• **Source document**
==============================
Thursday, 9 July 2015

Italian-Australian

There are a lot of drawbacks to being an Australian at the moment: a government whose malevolence and flat-Earthery is matched only by their incompetence (and whose Catholic-heavy leadership recently changed the law in order to make it easier for refugee children to be sexually abused in concentration camps); an opposition party who has never held a principle that a focus group couldn't break; over-expensive books; a Netflix catalogue only an eighth the size of its overseas equivalents...

But at least we have better-looking Elena Ferrante books than the rest of you.

In the rest of the English-speaking world, the much-acclaimed Ferrante's Neapolitan Tetralogy, translated and published by Europa Editions (and all power to them, as they have an excellent catalogue of books), look like this:






The only excuse I can think of for these wilfully unappealing covers, the sort you might see on the sort of remaindered commercial fiction which ends its days jumbled up on a low shelf in a post office shop, is that they match the original Italian editions of the books.
==============================
• **Problem set**
**1.** List the drawbacks of being an Australian that the blog post names.
**2.** Rewrite the blog post starting with "In the rest" and going on through "of the books.", putting "jackets" in place of "covers".
**3.** Finish out the next part of the blog post, picking up after its last sentence.

(Saved entries)
==============================
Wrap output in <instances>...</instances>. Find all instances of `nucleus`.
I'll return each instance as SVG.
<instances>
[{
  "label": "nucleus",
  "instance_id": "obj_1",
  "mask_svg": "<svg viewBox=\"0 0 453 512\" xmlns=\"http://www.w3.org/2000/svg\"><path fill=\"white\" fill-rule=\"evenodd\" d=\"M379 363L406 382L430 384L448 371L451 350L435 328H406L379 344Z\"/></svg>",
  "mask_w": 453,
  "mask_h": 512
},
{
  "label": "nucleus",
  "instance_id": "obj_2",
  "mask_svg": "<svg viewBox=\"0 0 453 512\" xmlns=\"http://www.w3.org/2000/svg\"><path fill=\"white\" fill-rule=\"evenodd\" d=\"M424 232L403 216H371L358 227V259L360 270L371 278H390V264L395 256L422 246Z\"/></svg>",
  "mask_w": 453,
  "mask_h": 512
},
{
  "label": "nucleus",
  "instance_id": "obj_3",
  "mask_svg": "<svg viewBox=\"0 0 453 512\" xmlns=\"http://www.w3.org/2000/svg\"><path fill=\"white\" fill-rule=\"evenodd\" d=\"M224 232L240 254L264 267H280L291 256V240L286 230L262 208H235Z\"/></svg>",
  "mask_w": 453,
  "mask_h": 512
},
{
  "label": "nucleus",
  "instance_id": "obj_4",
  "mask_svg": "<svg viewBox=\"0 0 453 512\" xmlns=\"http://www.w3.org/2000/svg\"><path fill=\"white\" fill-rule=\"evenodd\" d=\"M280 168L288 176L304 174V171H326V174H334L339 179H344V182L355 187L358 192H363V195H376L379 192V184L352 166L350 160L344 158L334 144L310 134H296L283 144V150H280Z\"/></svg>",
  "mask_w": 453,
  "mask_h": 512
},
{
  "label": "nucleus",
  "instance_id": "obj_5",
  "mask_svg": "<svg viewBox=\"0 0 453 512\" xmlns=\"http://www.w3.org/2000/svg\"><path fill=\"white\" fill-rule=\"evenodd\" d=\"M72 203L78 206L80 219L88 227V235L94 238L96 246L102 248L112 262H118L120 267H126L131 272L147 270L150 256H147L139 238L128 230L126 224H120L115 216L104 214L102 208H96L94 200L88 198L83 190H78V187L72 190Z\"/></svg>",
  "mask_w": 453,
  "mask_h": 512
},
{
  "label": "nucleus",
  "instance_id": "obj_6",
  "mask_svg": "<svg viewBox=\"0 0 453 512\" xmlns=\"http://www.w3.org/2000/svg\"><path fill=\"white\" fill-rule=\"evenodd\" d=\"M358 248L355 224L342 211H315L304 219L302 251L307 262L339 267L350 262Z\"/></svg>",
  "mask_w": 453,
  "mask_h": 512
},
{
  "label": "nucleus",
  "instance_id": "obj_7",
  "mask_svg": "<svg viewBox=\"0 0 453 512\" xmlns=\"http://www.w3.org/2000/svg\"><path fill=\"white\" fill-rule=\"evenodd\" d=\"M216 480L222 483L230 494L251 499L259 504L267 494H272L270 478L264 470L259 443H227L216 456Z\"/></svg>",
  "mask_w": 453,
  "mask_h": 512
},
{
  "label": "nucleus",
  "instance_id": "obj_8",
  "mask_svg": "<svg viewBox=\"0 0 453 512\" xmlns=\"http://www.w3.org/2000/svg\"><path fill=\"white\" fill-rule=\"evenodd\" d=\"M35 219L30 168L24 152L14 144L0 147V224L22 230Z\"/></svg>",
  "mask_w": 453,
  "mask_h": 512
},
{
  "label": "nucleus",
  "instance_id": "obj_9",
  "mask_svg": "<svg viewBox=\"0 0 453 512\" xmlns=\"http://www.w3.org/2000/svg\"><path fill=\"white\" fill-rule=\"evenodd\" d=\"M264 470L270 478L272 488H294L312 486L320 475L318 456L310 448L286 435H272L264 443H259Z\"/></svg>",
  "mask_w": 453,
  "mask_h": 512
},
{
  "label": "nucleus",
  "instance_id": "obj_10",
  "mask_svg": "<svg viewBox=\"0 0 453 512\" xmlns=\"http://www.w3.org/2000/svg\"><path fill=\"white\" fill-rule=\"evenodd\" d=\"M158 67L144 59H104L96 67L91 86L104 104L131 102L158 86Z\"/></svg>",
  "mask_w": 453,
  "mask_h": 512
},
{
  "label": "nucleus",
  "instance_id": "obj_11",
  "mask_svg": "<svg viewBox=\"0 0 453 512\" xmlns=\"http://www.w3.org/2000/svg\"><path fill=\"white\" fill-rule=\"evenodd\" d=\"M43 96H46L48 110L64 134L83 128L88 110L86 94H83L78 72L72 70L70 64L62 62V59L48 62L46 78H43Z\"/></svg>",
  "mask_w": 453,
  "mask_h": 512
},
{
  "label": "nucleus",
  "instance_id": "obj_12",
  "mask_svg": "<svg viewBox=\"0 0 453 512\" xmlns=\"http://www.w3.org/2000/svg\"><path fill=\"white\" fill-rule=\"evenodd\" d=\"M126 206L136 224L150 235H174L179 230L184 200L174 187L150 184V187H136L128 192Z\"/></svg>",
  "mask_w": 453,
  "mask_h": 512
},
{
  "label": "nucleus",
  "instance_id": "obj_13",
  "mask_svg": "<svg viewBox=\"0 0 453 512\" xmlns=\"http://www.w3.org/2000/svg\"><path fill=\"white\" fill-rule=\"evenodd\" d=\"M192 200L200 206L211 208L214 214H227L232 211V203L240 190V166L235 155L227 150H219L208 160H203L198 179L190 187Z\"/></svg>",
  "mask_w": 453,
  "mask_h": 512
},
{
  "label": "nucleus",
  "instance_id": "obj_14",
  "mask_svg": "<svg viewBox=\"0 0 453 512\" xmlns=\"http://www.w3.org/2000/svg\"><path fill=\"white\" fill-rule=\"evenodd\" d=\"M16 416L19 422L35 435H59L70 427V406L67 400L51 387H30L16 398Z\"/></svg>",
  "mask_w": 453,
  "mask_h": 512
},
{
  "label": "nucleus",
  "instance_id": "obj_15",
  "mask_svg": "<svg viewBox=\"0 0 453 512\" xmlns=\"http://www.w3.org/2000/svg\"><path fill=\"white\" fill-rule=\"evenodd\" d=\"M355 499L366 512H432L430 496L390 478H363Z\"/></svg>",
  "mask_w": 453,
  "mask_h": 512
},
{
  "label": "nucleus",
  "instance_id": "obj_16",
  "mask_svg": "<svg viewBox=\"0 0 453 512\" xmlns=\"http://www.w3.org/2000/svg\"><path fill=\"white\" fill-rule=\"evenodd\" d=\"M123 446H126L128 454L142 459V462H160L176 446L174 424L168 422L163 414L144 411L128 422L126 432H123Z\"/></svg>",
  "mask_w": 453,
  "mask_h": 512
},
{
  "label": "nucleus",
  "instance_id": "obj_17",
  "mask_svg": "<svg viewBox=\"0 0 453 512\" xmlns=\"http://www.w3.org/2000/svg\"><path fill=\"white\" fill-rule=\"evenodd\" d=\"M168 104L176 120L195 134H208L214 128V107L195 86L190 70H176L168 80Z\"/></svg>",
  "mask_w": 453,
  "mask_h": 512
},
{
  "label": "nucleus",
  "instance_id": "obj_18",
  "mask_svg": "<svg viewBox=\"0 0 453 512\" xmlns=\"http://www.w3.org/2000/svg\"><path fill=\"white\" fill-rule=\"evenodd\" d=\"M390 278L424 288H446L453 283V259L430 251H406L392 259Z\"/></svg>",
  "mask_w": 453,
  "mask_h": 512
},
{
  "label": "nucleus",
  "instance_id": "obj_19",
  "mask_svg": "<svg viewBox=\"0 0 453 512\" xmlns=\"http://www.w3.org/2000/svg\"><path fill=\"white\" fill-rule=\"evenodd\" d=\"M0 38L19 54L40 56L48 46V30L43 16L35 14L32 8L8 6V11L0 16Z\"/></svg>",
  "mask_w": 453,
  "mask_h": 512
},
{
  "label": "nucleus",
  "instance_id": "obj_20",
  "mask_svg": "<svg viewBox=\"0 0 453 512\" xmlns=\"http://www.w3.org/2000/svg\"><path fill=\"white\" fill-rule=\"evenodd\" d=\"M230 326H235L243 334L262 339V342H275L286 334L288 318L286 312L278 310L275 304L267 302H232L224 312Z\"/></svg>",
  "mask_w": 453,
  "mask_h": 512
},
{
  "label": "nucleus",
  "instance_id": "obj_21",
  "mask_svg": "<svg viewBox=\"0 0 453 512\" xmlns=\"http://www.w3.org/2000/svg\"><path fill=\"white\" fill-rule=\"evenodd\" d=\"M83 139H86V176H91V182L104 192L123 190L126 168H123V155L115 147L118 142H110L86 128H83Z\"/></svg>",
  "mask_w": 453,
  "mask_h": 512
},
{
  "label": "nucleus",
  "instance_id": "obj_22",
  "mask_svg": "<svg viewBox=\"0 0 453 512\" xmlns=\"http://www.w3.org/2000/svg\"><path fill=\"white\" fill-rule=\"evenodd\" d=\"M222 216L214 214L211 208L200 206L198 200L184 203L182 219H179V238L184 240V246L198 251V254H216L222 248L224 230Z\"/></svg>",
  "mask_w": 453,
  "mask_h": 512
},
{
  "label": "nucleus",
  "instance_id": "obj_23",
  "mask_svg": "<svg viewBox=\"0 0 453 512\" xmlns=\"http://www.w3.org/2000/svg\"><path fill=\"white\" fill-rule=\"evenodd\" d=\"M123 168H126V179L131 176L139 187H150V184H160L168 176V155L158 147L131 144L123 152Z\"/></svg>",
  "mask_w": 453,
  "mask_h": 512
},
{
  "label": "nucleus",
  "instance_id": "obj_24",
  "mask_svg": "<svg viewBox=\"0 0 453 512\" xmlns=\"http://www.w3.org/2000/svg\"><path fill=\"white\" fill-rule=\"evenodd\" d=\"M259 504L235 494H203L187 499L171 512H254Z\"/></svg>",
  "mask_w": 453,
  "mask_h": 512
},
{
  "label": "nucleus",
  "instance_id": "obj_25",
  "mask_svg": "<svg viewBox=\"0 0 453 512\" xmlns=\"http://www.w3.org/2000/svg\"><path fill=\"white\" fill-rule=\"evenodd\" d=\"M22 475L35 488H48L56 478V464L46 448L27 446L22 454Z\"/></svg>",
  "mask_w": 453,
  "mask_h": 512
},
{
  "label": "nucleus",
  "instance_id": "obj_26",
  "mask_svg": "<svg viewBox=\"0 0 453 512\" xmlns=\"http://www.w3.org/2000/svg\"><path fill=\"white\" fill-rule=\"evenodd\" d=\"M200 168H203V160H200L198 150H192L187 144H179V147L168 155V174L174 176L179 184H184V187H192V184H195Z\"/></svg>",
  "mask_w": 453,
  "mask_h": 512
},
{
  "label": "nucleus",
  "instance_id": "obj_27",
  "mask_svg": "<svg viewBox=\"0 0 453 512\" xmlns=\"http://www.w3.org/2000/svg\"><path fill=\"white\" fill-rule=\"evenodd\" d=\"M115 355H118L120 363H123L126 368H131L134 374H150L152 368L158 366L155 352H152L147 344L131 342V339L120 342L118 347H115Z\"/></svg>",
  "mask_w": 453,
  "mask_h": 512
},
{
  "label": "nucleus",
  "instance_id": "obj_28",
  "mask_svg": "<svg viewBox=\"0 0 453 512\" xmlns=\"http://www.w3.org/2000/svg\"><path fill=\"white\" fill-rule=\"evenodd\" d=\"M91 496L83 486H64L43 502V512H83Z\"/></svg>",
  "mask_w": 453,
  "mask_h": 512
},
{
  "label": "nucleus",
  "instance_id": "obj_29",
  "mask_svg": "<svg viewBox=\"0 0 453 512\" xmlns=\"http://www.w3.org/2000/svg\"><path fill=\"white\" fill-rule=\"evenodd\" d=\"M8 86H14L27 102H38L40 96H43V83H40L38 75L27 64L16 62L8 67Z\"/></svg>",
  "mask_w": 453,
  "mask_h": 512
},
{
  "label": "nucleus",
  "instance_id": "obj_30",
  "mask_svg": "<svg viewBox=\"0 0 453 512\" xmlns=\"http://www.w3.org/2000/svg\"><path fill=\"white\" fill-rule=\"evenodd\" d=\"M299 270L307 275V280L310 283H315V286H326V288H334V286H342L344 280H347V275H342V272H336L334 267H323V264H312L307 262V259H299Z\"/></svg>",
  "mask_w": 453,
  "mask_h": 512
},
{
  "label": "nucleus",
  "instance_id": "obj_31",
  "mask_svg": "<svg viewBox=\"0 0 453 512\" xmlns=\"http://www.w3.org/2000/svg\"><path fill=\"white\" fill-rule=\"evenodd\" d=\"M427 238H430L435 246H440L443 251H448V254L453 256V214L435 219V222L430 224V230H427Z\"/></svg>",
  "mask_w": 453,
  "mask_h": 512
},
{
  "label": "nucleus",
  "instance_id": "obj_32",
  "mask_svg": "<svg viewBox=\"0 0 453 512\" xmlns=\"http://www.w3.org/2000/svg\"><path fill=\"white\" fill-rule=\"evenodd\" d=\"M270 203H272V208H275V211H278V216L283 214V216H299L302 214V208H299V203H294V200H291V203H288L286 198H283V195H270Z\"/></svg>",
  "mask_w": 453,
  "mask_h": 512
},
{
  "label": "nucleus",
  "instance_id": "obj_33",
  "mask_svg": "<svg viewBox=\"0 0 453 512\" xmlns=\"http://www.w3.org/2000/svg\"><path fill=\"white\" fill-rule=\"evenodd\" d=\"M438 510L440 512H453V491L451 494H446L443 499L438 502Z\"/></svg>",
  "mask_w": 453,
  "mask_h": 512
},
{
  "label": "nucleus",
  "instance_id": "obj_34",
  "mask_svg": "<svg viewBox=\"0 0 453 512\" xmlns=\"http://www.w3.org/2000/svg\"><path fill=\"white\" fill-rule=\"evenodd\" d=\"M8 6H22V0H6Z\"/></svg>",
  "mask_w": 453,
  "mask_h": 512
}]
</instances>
==============================
• **Expected outputs**
**1.**
- A government whose malevolence and flat-Earthery is matched only by their incompetence
- An opposition party who has never held a principle that a focus group couldn't break
- Over-expensive books
- A Netflix catalogue only an eighth the size of its overseas equivalents

**2.**
In the rest of the English-speaking world, the much-acclaimed Ferrante's Neapolitan Tetralogy, translated and published by Europa Editions (and all power to them, as they have an excellent catalogue of books), look like this:






The only excuse I can think of for these wilfully unappealing jackets, the sort you might see on the sort of remaindered commercial fiction which ends its days jumbled up on a low shelf in a post office shop, is that they match the original Italian editions of the books.

**3.**
But in Australia the books are published by Text Publishing, almost all of whose output is designed by the mighty W. H. Chong, He has made them look genuinely lovely, with bold monochromatic photographs that might be stills from lost Italian neo-realist cinema masterpieces, and suprisingky subtle gold text. (Click to embiggerificate.)






The presence of the intriguing and beautifully lit female faces on each of these covers is so much more effective than all the turned-away heads on the originals.

Summary: Australia is fucked, but we've got us some pretty books.

6 comments:

  1. I agree that the photographs are better, as is the overall colour scheme; but the typeface just seems wrong and too large. I'm probably being too picky though.

    ReplyDelete
  2. bons livros. fantástica escritora

    ReplyDelete
  3. I can't comment on the overall state of Australia, but your book covers are much better. I loved My Brilliant Friend and have the next book on order already, but the covers really are some of the worst ones Europa has put out. Generally, I really like the Europa covers, but these make the books look like straight up "chick-lit"--a loaded term but the only one that really sums up why I don't like them.

    Maybe you can put their publisher in charge of the government.

    ReplyDelete
  4. thank you very much for the quality of your articles are always fascinating.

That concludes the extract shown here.